The ESRF promotes free software and the free exchange of such software. This translates in the preferred choice of open programming platforms and open software licenses. This policy allows to easily share the developments done at the ESRF with the users, researchers, and other synchrotrons.
For instance, the Silx library is distributed under an open source licence, and it is written in the Python language (open source platform). The dependency on closed source packages, libraries or platforms should be avoided whenever possible. This does not limit the possibility of using proprietary solutions as optional replacements of the basic core logic offered by the ESRF code.

ESRF software development request procedure

Software development performed by DAU needs to be approved and scheduled through a well defined procedure. Software development requests are usually collected in the form of ECAPS (ESRF Collaborative Activities and Project System) projects. The original intent of ECAPS projects was to allow global project organization, better tracking of resources or progress, and to ease team work.
In practice, the current inter division developments are regulated by the following procedure:

  1. Have a development idea (any time throughout the year).
  2. Submit ECAPS project proposal in October every year.
  3. Wait for directors’ approval in March.
  4. Wait for up to a year for the project to be tackled and concluded.

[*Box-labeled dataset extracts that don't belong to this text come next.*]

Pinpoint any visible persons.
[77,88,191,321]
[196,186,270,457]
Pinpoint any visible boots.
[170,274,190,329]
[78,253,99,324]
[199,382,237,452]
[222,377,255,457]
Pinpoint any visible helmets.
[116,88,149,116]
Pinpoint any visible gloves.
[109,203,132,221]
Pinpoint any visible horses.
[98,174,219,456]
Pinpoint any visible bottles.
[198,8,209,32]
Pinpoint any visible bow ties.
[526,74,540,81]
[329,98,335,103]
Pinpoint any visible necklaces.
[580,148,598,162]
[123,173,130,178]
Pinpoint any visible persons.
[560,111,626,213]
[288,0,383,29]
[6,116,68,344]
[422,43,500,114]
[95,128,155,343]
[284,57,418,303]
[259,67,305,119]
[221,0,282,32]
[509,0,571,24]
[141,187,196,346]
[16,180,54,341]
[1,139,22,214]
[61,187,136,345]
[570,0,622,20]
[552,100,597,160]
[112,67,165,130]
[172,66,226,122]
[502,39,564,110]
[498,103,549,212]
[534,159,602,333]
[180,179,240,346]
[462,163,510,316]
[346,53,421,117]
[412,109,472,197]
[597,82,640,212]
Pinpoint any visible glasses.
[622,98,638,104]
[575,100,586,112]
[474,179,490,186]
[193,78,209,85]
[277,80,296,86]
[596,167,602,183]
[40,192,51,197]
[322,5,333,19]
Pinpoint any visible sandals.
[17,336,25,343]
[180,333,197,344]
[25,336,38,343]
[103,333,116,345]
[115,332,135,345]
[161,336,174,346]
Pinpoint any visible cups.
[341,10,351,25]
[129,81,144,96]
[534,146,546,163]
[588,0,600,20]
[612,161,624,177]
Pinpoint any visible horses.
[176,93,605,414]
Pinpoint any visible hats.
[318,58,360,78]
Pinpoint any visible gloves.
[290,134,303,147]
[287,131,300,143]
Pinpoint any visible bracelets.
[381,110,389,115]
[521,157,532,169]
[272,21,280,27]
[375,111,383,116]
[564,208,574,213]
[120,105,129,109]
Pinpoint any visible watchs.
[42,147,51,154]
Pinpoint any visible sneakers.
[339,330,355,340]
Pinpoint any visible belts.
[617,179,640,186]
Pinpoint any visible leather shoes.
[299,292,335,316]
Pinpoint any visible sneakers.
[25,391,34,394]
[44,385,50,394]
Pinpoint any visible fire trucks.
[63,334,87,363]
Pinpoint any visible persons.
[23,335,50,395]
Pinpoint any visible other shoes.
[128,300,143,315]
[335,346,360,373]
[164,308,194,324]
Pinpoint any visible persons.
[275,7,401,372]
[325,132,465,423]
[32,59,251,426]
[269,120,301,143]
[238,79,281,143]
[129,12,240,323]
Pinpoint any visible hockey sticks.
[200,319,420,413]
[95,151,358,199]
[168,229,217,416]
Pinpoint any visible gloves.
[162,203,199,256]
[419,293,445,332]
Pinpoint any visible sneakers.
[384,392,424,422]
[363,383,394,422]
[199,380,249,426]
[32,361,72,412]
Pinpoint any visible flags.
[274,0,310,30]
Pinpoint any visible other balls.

This procedure introduces a variable delay in the range between 6 months and 30 months (0.5 to 2.5 years) for any code development from DAU. Moreover, this procedure is incompatible with the planning of events in the short term, and with quick reaction to user/beamline scientist/collaborator requests.
For these reasons, DAU does not allocate 100% of employes’ time with ECAPS projects. This, in turn, allows for the allocation of time for tempestive intervention, in case urgent fixes to existing code are required. However, this is still not compatible with tempestive scheduling of larger projects.

In software development, the just described procedure of large ECAPS projects is identified with the name of waterfall development (WD). Smaller development cycles are also possible through "trouble tickets", but only for bug fixes.
However, the ESRF also allows to reduce the level of details tracked through ECAPS, and to integrate it with other tools. The multi-year ECAPS project still provides milestones for every year (or even the six months term), and it specifies the steering process. The management of tasks is instead done with tools like gitlab (the software revision control system used at the ESRF), which allows to organize "packets of work" in the form of issues and to track them on a dashboard.
We propose to use the second solution, which borrows some concepts from agile development (AD).